George Jones, the definitive country singer of the last half-century, died Friday at a hospital in Nashville. He was 81. New York Times obituary.
Below is from the best, most poignant and heartfelt of obituaries I have found, USA Today:
NASHVILLE - George Jones, whose supple Texas voice conveyed heartbreak so profound that he became perhaps the most imitated singer in country music, died Friday at Vanderbilt University Medical Center after being hospitalized April 18 with irregular blood pressure. He was 81.
Hank Williams may have set country music's mythology and Johnny Cash its attitude, but Jones gave the genre its ultimate voice. With recordings that spanned 50 years, including No. 1 singles White Lightning, She Thinks I Still Care and He Stopped Loving Her Today, Jones influenced generations of country singers and was considered by many to be the greatest of them all.
Ultimately, though, it was that voice that won Jones two Grammys, got him into the Country Music Hall of Fame and made him an American musical icon. That plaintive voice that seemed to break down at will and wallow in sorrow. That voice of honky-tonk eloquence that held tortured echoes of heroes like Williams, Roy Acuff and Lefty Frizzell. That finely nuanced voice that offered thrill rides of emotions, with twists and turns, slippery, bending notes and sudden drops.
Jones' performances weren't just an emotional rollercoaster, they were the whole theme park.
...
Jones' greatest artistic achievement came with Sherrill, his regular producer for much of the 1970s and '80s. Sherrill, an admirer of Phil Spector's "Wall of Sound" musical architecture, constructed his own masterpieces using Jones' voice as scaffolding. Instead of competing with the singer's dramatic delivery, Sherrill complemented it with vocal choruses, theatrical string sections and tensile pedal steel guitar lines. Sherrill's lavish productions didn't bury Jones, they revealed previously unheard subtleties of expression.
The pair reached their peak with the 1980 release of He Stopped Loving Her Today, widely considered to be the greatest country record ever made and one that, according to many involved with its creation, took more than a year to get on tape because Jones was so wrecked by cocaine and bourbon.

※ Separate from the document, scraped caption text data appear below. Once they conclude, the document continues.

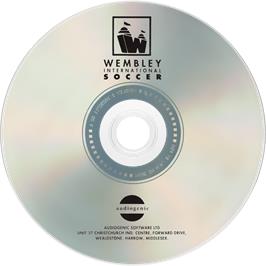 Artwork on the Disc for Wembley International Soccer on the Commodore Amiga CD32.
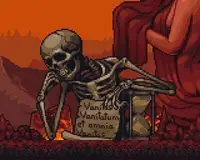 Набор пиксельных ассетов Pixel Art Hell Tiles And Enemies 32x32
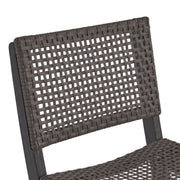 Outdoor Folding Acacia Wood Barstools With Rattan Backrest And Seat - R&R Furniture Gallery (Fountain Valley, CA)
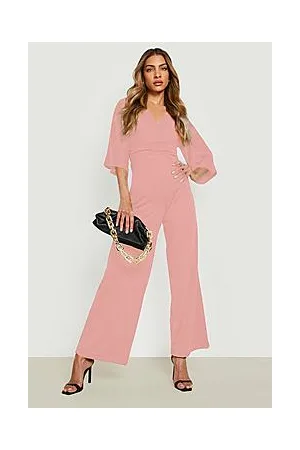 Boohoo Bardot Volume Sleeve Jumpsuit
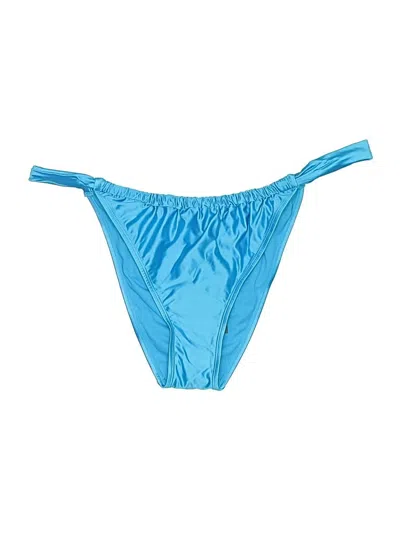 Pre-owned Wild Fable Swimsuit Bottoms In Blue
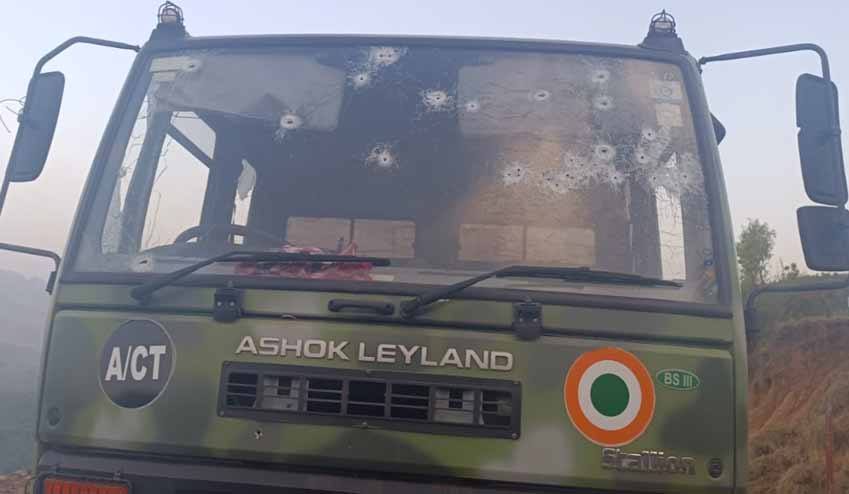 Terrorists open fire on two security vehicles in J&K’s Poonch, 5 soldiers injured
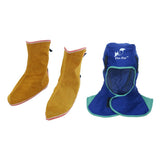 Maxbell Flame Retardant Safey Helmet Welding Neck Protective Hood Welder Shoes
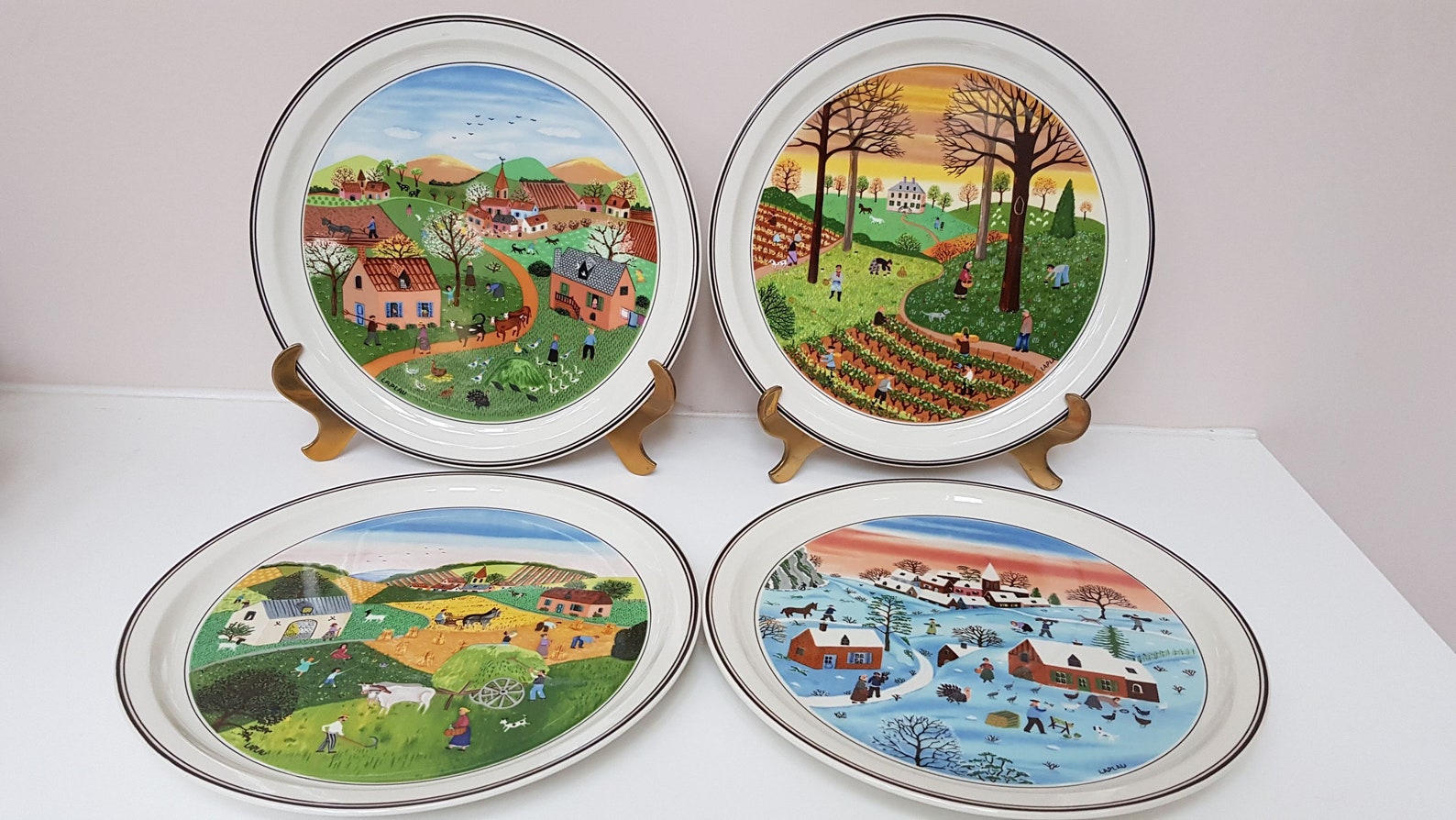 Villeroy Boch Four Seasons Plates Set of 4 Collectors Etsy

http://youtu.be/T4IP3tLsecQ
"He said I'll love you 'til I die/She told him you'll forget in time," Jones sang as he began the Bobby Braddock/Curly Putman tune, needing only three minutes and 15 seconds to convey a lifetime of emotional devastation, the kind that takes hold of a man and doesn't let go, not ever.
"Now, that voice has gone silent. They may lay a wreath upon his door. Soon, they'll carry him away. But we will not stop loving him today." Read more at source
And yet at this time he recorded perhaps his greatest song, 1980's "He Stopped Loving Her Today," the tale of a man who continued pining for his lost love many years after she left him. The song, written by Bobby Braddock and Curly Putnam, has been voted the greatest country song of all time in a Country Music Magazine poll.
"He had a voice that was the truth, raw and unfiltered," Kenny Chesney, who opened the 1995 George Jones/Tammy Wynette reunion tour, said in a statement. "You can't get any realer, any more tortured or any more alive. No one can do what George Jones does, and that's why 50 years later, he still stands out as one of the greatest singers in any genre of all time."
Personal comments: I truly was fortunate to grow up in the heart of the blues/rock/country era in Memphis, TN and the Mississippi Delta, and then spent the better part of the Sixties and Seventies in Texas. I saw George in person at Fort Worth's Panther Hall in the early 1960s, as he was emerging to be the epitome country singer. This was an "all-day, beer-drinking" marathon of country music, and I fell in love so much with the genre that I went back the following day for another dose! It was magical! Hank Thompson and the Brazos Valley Boys, Ernest Tubb, Leroy Van Dyke ("Walk On By"), Willie Nelson (clean shaven!), Country Charlie Pride, Gentleman Jim Reeves, Carl Perkins, Webb Pierce. Even though Rock 'n' Roll was always blaring on the jukeboxes, there were always signature songs by George Jones, like "The Race Is On" mixed in. At that time, Ray Charles' "Country" album had just come out, and everyone was "country" it seemed!